## Work order
Set down each line of the material that follows, exactly, with no pictures.

## Exercise data
****

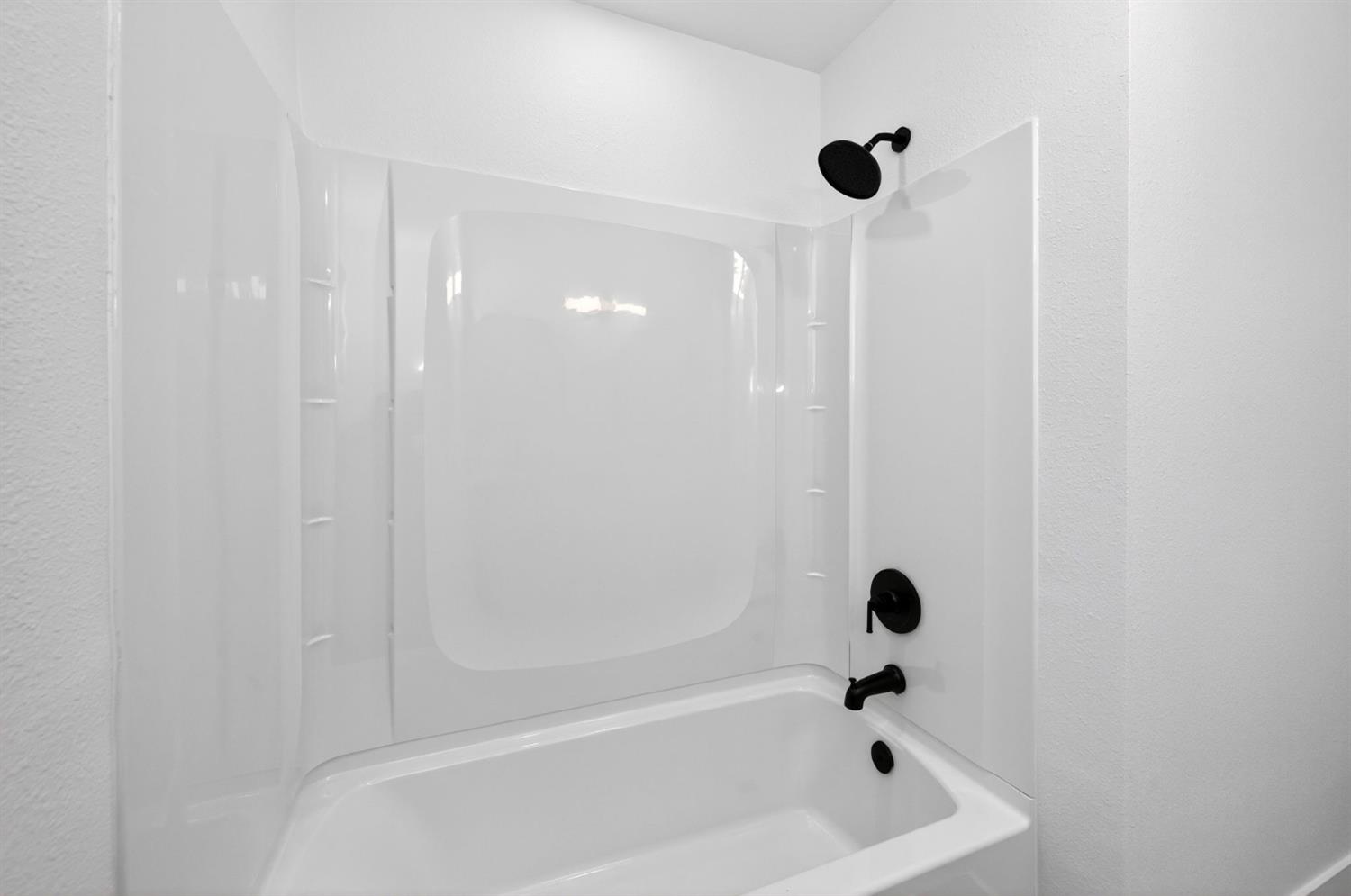 6616 N Chance Ave, Fresno, CA 93710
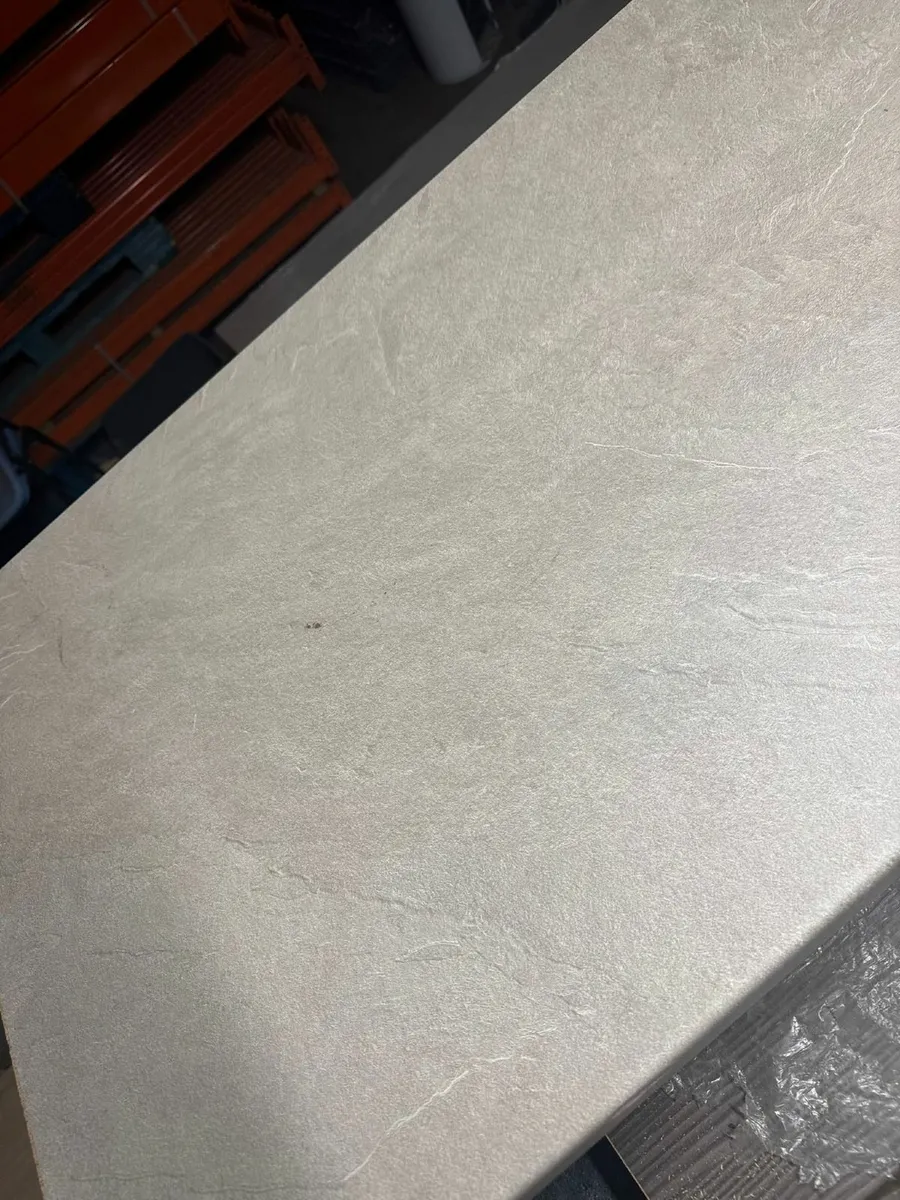 End of line kitchen worktops - Image 4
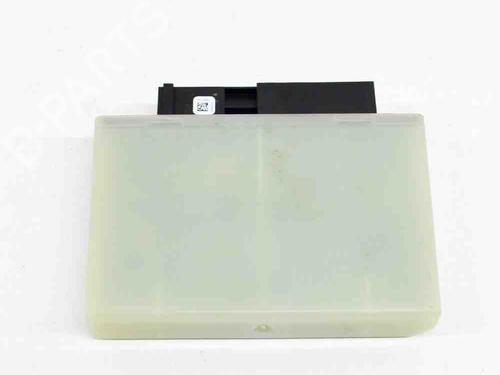 Elektronisk modul BMW 5 (G30, F90) 520 d | BP9628051M83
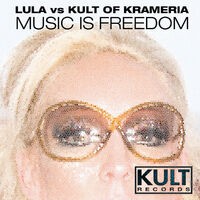 KULT Records Presents:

****

## Output
 6616 N Chance Ave, Fresno, CA 93710
 End of line kitchen worktops - Image 4
 Elektronisk modul BMW 5 (G30, F90) 520 d | BP9628051M83
 KULT Records Presents:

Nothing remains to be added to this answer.